ABSTRACT

Scientists agree on the need tor robust public health safeguards to accompany the imminent introduction of xenotransplantation—clinical transplantation of animal tissues into humans. To protect society in the event of emerging infectious diseases, governments must devise a legally effective means of ensuring compliance with such safeguards.

Neither consent law, the law of contracts, nor existing public health legislation can adequately enforce such compliance. Consent law serves as a mechanism of communicating the momentary waiver of legal rights, not as a durable enforcement doctrine. Because it would be essential for recipients personally to comply with public safety measures, the law of contracts would also be unable to compel compliance. Existing public health legislation would also likely be ineffective because it would need to be substantially amended to incorporate the heightened powers necessary for the periodic examination of asymptomatic xenotransplant recipients.

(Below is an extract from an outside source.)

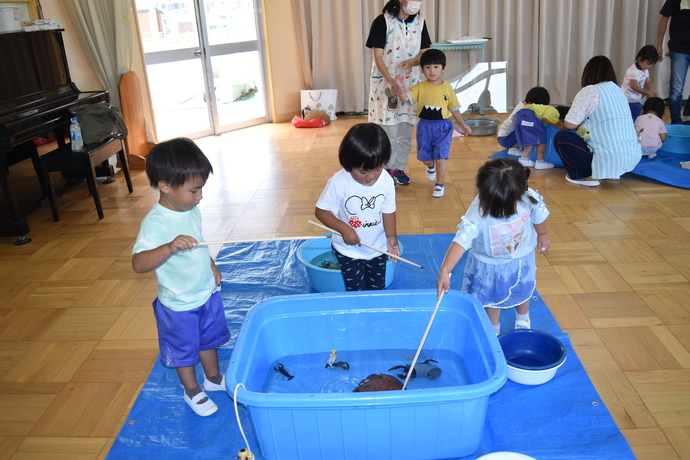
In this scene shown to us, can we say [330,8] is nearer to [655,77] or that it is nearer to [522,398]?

Xenotransplantation-specific legislation would be a legally effective means of enforcing public health safeguards since it could require conforming behaviors and could impose monetary fines on those recipients who, having benefited from life-saving intervention, fail to comply. This Article argues that legislation implementing a post-xenotransplantation surveillance system should withstand constitutional scrutiny because it would not be discriminatory and because, although it would violate fundamental rights of recipients, such violations would be justified under existing constitutional doctrines.